Ащин не понимает, что война это не игра в пинг-понг, где можно быть безукоризненно деликатным. На войне страсти порой накаляются до предела. Тот же деликатный Рокоссовский вспоминал, что однажды едва не пристрелил какого-то полковника за трусость и наглость.
И тут я должен сказать еще вот что. Книги В. Карпова о Жукове вышли двадцать лет тому назад, автор уже умер, и вот только теперь Ащин отважился на критику. Что ж так долго ждал? Не офицерское это дело – стрелять в спину или топтаться на могиле, ты сойдись «лицом к лицу, как в битве следует бойцу». Могут сказать, что тогда невозможно было выступить с критикой столь высокопоставленного писателя, всем известного Героя Советского Союза. Да нет, господа, можно было, если поднатужиться… Позвольте привести хотя бы один вопиюще нескромный пример из собственной жизни.

+ + + +

Задание 1:
Кого, согласно тексту о книгах В. Карпова про Жукова, однажды едва не пристрелил Рокоссовский?
Задание 2:
Продолжите текст о книгах В. Карпова про Жукова, начав сразу после его последнего предложения.
Приведённый далее перечень здесь не используется.

Собранный материал:

+ + + +

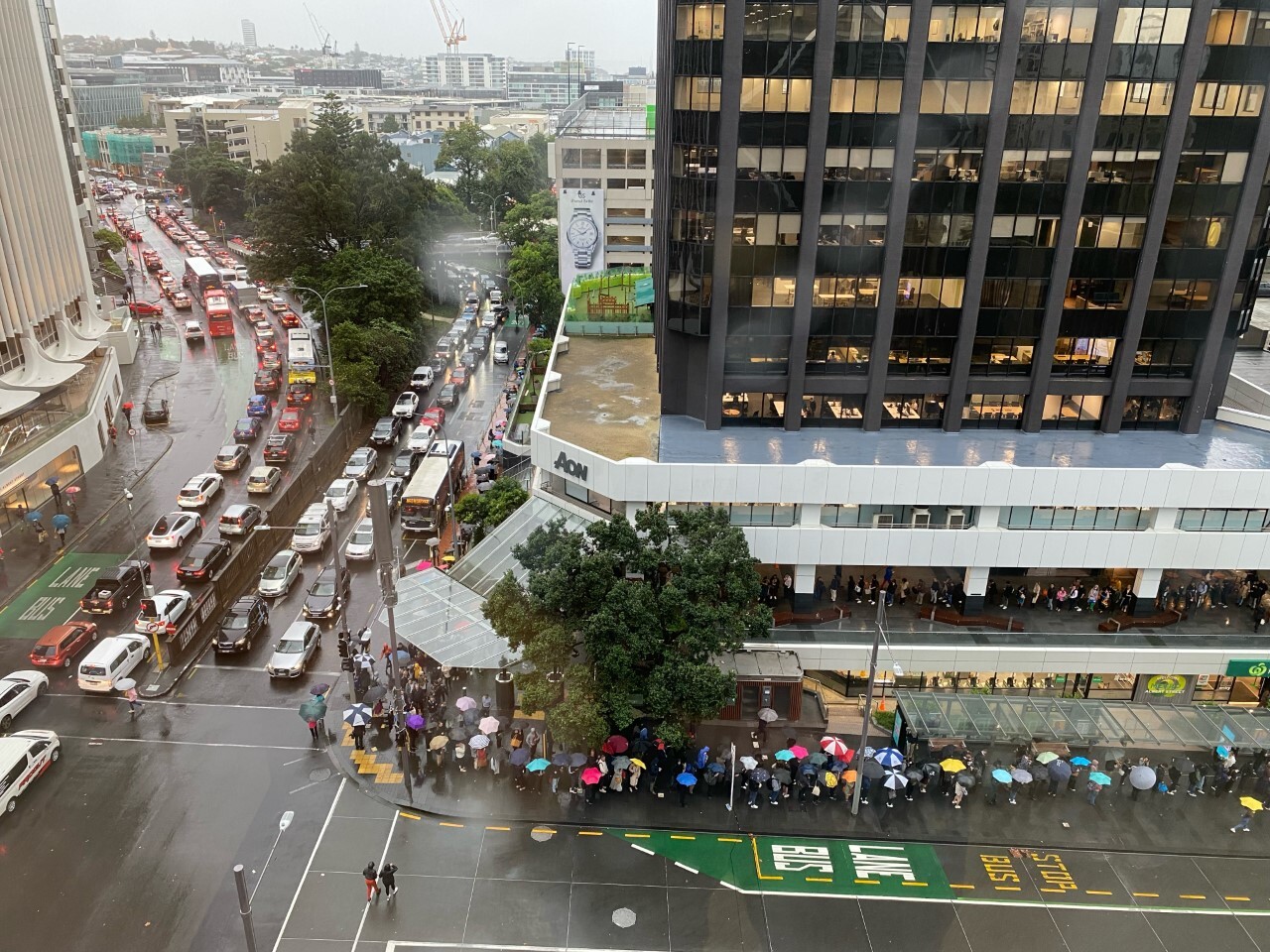 Auckland emptied out as people in the CBD sought to get home early. Photo  Padraig Brown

+ + + +

Ответ на задание 1:
Какого-то полковника, за трусость и наглость.

Ответ на задание 2:
В. Карпов был разведчиком и воевал достойно. Но по мере его литературного восхождения росло в печати число лично взятых им «языков»: 22… 36… 54… 67… И так дошли до 79. Наши отношения с ним начались с того, что я написал ему несколько писем с критическими соображениями о его повести «Полководец», посвященной генералу армии И. Е. Петрову. Она печаталась в 1983–1984 годы во многих номерах «Нового мира», где Карпов был главным редактором. Он не отвечал. Такое высокомерие в ответ на добрую бескорыстную помощь, разумеется, задело меня и я прекратил писать. Но когда дошло до издания повести отдельной книгой, Карпов позвонил мне, поблагодарил, сказал, что мои замечания ему полезны, он учел их и спросил, есть ли у меня что еще. Я ответил, что есть, и немало, но, уже понимая, с кем имею дело, я предложил поставить наши отношения на деловую почву: пусть Воениздат закажет мне внутреннюю рецензию на повесть, и я выскажу замечания по оставшейся части текста. Карпову это не понравилось, он не хотел предстать перед издательством в нежелательном для него виде.
14 ноября 1984 года, как фронтовик, движимый понятным желанием, чтобы книга о достойном человеке вышла в достойном виде, я написал Карпову новое письмо:
«Уважаемый т. Карпов!
Вы сказали, позвонив мне 5 ноября, что Ваша повесть уже набирается в Воениздате. Не трудно догадаться, что тут же миллионным тиражом она выскочит и в «Роман-газете».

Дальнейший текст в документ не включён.